# [Exercise task]
Reproduce verbatim the lines of the data below, starting with the line that contains "When examining" and continuing through the line that contains "2795 millimetres".

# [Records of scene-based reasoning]
(begin)
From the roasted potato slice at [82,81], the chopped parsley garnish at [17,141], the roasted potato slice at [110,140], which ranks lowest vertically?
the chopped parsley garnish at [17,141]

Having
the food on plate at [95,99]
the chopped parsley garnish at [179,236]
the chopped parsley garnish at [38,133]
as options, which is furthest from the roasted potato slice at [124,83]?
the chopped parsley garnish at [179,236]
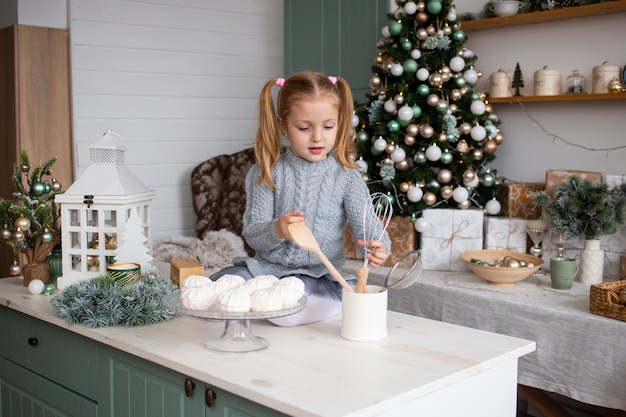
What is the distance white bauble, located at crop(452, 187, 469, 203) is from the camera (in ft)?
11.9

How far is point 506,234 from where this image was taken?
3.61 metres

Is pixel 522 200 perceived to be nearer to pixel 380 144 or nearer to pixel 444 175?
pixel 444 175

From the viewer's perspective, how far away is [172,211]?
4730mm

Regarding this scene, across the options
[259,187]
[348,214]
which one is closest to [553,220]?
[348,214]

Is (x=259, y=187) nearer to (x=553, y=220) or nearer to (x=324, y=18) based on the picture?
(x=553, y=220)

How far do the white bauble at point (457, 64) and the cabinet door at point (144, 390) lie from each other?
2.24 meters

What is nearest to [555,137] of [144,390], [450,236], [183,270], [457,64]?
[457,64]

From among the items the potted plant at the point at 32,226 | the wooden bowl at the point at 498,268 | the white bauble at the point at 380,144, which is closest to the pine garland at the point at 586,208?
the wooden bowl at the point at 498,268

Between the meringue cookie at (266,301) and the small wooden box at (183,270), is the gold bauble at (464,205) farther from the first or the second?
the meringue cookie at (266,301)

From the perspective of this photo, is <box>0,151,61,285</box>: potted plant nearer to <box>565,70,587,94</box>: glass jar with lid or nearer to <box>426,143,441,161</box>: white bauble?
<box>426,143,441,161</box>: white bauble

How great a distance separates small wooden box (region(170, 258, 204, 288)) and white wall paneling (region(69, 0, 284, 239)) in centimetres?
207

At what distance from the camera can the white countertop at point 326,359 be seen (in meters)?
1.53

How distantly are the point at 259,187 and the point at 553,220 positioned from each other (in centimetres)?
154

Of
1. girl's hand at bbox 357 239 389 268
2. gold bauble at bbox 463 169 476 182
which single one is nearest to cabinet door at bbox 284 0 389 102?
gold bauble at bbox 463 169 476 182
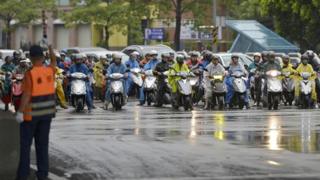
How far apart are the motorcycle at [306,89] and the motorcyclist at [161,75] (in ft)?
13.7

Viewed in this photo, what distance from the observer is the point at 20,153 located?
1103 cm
(end)
(begin)
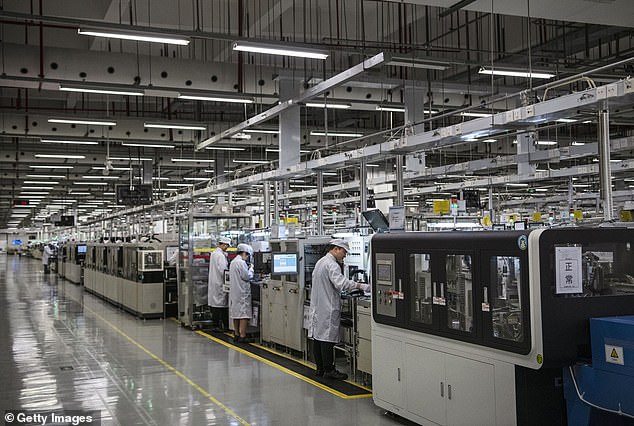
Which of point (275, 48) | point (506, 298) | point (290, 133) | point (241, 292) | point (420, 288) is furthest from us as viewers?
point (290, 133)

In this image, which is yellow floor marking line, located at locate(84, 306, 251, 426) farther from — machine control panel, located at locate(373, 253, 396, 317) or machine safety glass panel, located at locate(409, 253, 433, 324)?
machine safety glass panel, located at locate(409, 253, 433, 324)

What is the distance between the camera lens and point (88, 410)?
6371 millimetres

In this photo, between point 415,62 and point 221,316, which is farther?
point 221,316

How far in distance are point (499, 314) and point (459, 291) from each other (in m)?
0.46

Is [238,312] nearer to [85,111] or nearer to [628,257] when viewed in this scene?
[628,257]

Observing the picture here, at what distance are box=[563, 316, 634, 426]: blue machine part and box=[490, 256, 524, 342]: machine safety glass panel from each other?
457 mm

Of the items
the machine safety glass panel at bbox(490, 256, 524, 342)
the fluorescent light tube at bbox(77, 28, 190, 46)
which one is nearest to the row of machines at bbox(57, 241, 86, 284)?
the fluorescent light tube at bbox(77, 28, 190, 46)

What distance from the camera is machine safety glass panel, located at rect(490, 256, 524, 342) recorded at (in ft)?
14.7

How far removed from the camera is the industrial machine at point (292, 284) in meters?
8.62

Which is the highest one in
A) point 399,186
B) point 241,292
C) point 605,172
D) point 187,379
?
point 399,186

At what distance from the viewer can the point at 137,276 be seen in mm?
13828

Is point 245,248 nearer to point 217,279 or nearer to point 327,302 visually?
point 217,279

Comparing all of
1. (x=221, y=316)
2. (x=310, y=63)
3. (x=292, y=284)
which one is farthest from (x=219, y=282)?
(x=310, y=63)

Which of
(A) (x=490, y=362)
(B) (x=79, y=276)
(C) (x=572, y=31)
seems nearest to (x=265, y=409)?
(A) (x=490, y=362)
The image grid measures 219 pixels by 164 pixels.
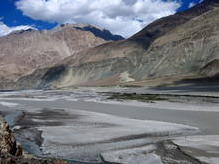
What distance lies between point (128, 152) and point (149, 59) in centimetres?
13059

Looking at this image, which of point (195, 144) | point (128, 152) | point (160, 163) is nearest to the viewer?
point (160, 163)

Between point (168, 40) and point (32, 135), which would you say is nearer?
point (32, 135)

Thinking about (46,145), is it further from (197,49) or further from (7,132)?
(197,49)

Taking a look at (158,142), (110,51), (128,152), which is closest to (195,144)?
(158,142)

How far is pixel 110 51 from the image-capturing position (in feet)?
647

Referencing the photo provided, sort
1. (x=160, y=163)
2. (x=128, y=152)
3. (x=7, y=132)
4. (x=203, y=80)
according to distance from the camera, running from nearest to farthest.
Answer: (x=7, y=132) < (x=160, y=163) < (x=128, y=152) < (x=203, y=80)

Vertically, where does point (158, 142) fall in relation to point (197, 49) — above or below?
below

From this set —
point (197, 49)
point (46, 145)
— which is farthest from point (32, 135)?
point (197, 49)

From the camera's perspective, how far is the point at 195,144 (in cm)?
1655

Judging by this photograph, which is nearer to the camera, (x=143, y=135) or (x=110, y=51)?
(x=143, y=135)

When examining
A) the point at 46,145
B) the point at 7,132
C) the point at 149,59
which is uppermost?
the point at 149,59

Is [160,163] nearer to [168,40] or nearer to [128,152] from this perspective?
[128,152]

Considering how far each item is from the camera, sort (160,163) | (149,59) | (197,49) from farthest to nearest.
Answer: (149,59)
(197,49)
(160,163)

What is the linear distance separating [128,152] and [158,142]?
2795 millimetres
(end)
# [Result of this task]
When examining
A) the point at 46,145
B) the point at 7,132
C) the point at 149,59
which is uppermost?
the point at 149,59

Is [160,163] nearer to [168,40] or nearer to [128,152] from this perspective?
[128,152]

Considering how far each item is from the camera, sort (160,163) | (149,59) | (197,49) from farthest to nearest.
Answer: (149,59)
(197,49)
(160,163)

What is the linear distance separating [128,152] and [158,142]?
2795 millimetres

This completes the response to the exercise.